Hans Morris, former Citigroup banker and ex-Visa president

Hans Morris spent 27 years at Citigroup, rising to become the US bank’s chief financial officer and head of finance, technology and operations for Citi Markets and Banking. He left to become president of Visa from 2007 to 2009 before moving to private equity group General Atlantic in 2010.

In 2014 he founded tech venture capital firm Nyca Partners with a plan to invest $20m-$25m over 18 months in financial technology companies focusing on alternative consumer credit, merchant payment solutions and financial infrastructure software. “We bring together expertise on the financial system with lots of Silicon Valley connections,” Mr Morris said at the time.
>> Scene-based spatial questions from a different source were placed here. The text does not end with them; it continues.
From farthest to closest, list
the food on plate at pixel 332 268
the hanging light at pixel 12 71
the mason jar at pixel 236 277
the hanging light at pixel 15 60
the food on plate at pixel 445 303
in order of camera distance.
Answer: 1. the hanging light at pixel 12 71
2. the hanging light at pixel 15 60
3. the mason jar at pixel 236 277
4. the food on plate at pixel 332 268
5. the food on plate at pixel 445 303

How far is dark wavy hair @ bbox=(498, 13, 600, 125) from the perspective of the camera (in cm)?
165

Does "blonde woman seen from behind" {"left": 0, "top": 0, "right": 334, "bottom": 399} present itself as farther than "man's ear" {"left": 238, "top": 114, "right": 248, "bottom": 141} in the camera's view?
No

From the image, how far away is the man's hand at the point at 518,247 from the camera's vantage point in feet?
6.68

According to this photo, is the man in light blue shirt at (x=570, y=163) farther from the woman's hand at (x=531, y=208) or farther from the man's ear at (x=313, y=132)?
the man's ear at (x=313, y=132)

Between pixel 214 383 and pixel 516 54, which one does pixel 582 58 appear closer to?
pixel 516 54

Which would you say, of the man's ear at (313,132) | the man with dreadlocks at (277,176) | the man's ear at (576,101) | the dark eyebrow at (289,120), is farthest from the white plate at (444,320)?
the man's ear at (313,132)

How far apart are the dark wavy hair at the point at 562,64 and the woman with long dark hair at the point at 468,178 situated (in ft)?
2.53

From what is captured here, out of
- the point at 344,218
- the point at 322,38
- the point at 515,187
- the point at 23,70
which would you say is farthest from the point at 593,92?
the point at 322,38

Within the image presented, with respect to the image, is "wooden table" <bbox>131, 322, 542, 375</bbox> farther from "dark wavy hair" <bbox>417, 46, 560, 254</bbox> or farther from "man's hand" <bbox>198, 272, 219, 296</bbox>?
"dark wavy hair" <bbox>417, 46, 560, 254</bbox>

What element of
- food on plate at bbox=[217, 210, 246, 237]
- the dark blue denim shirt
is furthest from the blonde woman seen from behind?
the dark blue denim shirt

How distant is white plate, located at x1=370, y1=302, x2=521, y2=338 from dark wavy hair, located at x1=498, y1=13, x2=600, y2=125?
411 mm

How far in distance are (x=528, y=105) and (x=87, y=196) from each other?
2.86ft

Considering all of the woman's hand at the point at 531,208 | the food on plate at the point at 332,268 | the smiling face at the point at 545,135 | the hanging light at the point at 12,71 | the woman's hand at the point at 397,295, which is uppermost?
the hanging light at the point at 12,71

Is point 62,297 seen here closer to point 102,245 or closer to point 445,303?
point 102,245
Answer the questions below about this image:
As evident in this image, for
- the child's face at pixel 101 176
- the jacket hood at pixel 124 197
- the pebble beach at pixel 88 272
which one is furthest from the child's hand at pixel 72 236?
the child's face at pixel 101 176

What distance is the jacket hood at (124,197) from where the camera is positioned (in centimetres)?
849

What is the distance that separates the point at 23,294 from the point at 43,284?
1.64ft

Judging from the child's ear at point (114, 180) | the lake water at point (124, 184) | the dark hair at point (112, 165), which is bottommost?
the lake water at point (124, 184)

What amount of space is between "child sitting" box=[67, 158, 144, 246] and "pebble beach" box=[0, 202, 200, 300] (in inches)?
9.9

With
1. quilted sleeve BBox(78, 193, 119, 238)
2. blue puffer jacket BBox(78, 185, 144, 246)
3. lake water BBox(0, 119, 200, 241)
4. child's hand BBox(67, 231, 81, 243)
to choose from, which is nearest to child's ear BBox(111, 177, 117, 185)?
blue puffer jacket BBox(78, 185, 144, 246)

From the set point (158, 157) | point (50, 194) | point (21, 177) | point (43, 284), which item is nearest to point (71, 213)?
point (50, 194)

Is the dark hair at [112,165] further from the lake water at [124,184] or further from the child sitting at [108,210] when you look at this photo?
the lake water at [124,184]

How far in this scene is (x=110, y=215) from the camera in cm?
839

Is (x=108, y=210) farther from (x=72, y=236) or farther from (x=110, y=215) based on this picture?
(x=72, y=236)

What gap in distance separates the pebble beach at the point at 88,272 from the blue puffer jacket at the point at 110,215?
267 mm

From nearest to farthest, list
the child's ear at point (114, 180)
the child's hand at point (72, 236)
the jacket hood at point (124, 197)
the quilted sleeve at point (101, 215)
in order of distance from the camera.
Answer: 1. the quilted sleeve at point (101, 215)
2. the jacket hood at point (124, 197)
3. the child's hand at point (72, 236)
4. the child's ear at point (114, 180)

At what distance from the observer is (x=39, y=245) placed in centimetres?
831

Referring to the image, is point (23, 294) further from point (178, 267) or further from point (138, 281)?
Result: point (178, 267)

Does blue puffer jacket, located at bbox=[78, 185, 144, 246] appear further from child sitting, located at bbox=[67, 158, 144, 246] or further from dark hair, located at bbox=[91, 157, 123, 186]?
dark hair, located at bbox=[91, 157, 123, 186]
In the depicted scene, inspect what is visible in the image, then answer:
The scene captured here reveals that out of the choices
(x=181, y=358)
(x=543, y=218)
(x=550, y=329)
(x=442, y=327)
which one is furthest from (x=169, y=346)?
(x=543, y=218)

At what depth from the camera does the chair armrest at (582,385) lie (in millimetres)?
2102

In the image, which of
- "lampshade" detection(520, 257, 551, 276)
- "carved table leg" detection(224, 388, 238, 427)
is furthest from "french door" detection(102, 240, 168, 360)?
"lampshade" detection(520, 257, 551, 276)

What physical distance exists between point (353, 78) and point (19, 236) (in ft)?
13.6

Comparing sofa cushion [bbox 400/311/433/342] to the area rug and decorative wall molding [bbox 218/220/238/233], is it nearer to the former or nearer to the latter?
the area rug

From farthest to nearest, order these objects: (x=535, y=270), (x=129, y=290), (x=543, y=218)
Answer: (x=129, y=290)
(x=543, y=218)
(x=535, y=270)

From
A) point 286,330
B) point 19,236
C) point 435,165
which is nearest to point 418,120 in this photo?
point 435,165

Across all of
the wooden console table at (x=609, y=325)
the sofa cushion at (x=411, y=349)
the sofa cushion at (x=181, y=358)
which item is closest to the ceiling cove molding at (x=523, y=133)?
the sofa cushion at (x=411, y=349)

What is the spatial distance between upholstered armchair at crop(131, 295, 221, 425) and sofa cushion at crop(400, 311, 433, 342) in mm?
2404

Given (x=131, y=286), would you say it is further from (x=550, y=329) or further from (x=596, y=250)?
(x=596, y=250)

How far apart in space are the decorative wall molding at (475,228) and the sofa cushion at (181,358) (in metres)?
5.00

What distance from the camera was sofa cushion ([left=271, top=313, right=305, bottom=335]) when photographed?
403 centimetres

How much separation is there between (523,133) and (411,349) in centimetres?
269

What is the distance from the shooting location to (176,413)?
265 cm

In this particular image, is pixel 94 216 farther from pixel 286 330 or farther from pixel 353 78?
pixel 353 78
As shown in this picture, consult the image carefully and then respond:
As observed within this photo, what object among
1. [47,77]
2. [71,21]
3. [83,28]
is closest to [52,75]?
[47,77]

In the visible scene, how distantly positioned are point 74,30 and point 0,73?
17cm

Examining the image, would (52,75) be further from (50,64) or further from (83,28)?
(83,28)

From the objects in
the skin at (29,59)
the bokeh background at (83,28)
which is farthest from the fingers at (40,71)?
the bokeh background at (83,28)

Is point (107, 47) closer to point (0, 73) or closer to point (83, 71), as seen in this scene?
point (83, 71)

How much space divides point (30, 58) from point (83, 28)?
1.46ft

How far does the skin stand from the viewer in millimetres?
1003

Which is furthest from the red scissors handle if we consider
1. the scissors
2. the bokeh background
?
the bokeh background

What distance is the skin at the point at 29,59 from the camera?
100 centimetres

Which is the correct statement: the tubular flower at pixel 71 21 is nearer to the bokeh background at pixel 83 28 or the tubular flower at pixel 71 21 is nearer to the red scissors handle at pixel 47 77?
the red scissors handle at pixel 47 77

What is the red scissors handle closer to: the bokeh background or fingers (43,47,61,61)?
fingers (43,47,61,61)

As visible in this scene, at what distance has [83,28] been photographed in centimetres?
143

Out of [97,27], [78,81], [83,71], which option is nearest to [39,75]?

In addition, Nyca has invested in Indiegogo, a crowdfunding platform that competes with Kickstarter, and Affirm, a company founded by Max Levchin, PayPal co-founder and former chairman of Yelp, that seeks to create a new way for consumers to apply for short-term credit.

Mr Morris is also an investor alongside Vikram Pandit in CommonBond. He held a $4.3m stake, or almost 290,000 shares, in Lending Club at the time of its IPO and sits on the lender’s board.

Blythe Masters, former JPMorgan banker

A former JPMorgan veteran, Blythe Masters made her name as a pioneer of credit default swaps, the complex instruments which became infamous for helping fuel the mortgage crisis of 2008.

Since leaving the US bank in April 2014, Ms Masters has become one of the most outspoken Wall Street advocates for blockchain, the database technology that underpins the controversial digital currency bitcoin. In 2015, she joined blockchain start-up Digital Asset Holdings as chief executive to create products to streamline slow, paper-based parts of the financial services machinery, such as settlement.

The company has made several acquisitions since the beginning of the year, including buying San Francisco-based Hyperledger and Budapest-based Bits of Proof for undisclosed amounts. In October, Digital Asset Holdings bought Blockstack.io, which aims to provide private blockchain services to the world’s finance industry.